O grupo aeroespacial e de defesa liderado pelo bilionário indiano Gautam Adani e a fabricante brasileira Embraer devem revelar na próxima semana uma colaboração para a montagem de aviões comerciais na Índia. Essa iniciativa marca um passo significativo para a aviação civil no país, que tem se esforçado por anos para incentivar a produção local de jatos, conforme divulgado pela agência Reuters.
Fontes com conhecimento sobre o assunto confirmaram que a Adani Aerospace e a Embraer firmaram um memorando de entendimento para criar uma linha de montagem final de jatos regionais na Índia. Essa decisão é considerada uma conquista importante para o governo indiano, que tem promovido esforços para que fabricantes internacionais estabeleçam operações de produção no país, especialmente em resposta ao crescente mercado interno.
As companhias aéreas indianas já registraram mais de 1.500 pedidos de novos aviões, porém até agora, as montadoras hesitavam em implantar fábricas na região, citando a incerteza sobre a viabilidade econômica da produção local de aeronaves comerciais.
Na última terça-feira, a Adani Aerospace e a Embraer enviaram convites à imprensa, antecipando um anúncio que foi classificado como um evento “histórico” para a aviação comercial. A divulgação oficial ocorrerá na sede do Ministério da Aviação Civil da Índia, de acordo com o convite.
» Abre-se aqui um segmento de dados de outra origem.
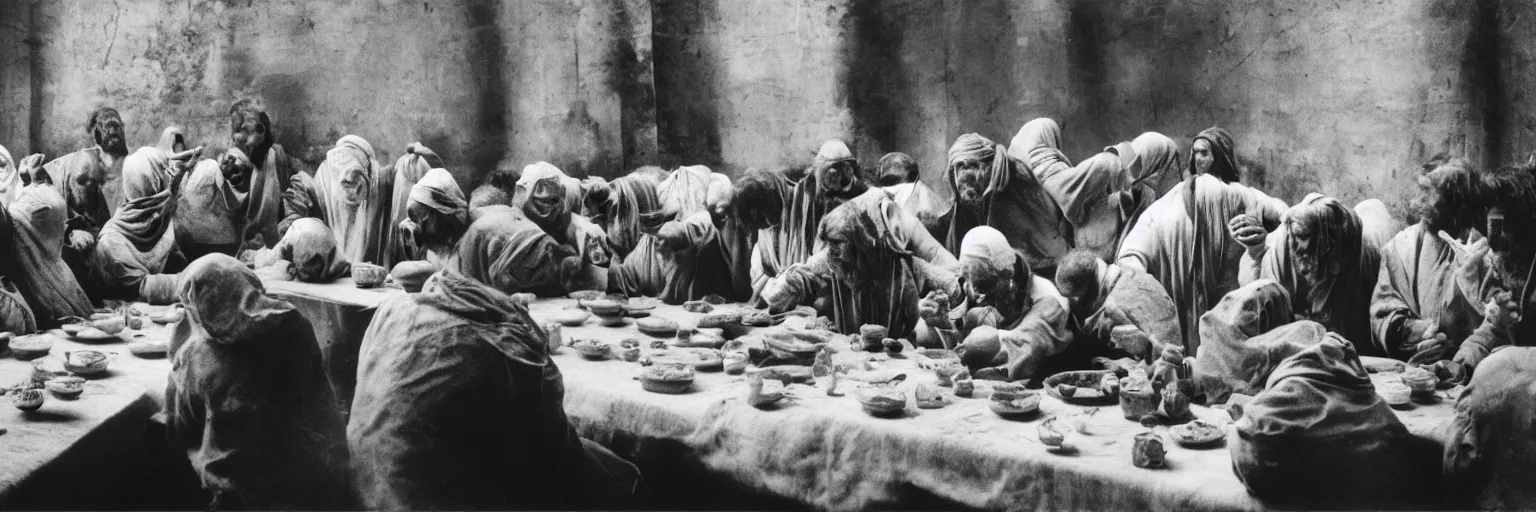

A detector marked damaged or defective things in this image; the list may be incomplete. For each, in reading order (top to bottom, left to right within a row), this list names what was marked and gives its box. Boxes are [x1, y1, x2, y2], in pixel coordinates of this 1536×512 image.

tattered robe [6, 182, 91, 326]
tattered robe [87, 146, 182, 302]
tattered robe [282, 136, 392, 264]
tattered robe [936, 135, 1072, 272]
tattered robe [1112, 174, 1288, 354]
tattered robe [1240, 194, 1384, 354]
tattered robe [1376, 224, 1472, 360]
tattered robe [165, 254, 352, 510]
tattered robe [348, 270, 636, 510]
A Embraer optou por não fazer comentários sobre o tema. A Adani Aerospace e o Ministério da Aviação Civil da Índia não responderam imediatamente a pedidos de esclarecimento. Informações sobre o acordo já haviam sido divulgadas anteriormente pelo jornal The Times of India.
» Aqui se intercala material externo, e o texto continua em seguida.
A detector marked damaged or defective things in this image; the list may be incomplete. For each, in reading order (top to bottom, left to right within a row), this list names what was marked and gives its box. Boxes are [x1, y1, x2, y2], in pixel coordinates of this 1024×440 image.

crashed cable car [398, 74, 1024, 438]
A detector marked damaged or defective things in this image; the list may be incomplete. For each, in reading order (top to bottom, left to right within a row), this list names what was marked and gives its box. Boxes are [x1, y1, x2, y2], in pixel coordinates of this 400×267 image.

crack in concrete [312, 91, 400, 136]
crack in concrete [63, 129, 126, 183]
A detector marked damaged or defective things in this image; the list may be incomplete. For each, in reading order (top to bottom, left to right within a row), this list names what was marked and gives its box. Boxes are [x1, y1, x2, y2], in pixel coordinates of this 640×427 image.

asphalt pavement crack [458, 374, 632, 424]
Atualmente, aproximadamente 50 aeronaves da Embraer estão em operação na Índia, incluindo aeronaves da companhia regional Star Air. Essa quantidade, no entanto, ainda é modesta se comparada ao forte domínio da Airbus e da Boeing, que detêm a maior parte das encomendas das empresas aéreas indianas.
A Embraer possui grandes expectativas para o mercado indiano. A fabricante, que iniciou operações em Nova Déli no ano passado, projeta que a Índia demandará cerca de 500 aeronaves com capacidades entre 80 e 146 assentos nos próximos 20 anos, destacando assim o potencial estratégico do país para a expansão de seus negócios.